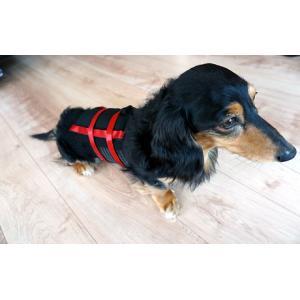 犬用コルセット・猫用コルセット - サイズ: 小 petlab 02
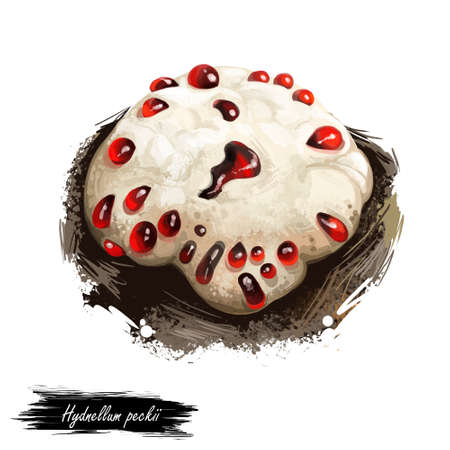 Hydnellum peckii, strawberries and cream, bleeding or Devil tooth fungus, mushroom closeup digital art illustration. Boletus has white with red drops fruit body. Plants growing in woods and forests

____________

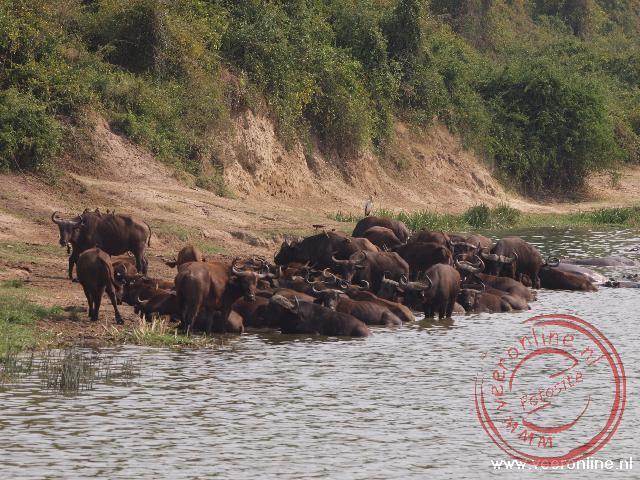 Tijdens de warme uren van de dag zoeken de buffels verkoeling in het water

____________

▸ **What to work on**
From the listing above, restate verbatim the lines running from the one with "犬用コルセット・猫用コルセット - サイズ: 小 petlab 02" through the one with "Hydnellum peckii, strawberries", inclusive, but not the pictures.

▸ **Answer box**
 犬用コルセット・猫用コルセット - サイズ: 小 petlab 02
 Hydnellum peckii, strawberries and cream, bleeding or Devil tooth fungus, mushroom closeup digital art illustration. Boletus has white with red drops fruit body. Plants growing in woods and forests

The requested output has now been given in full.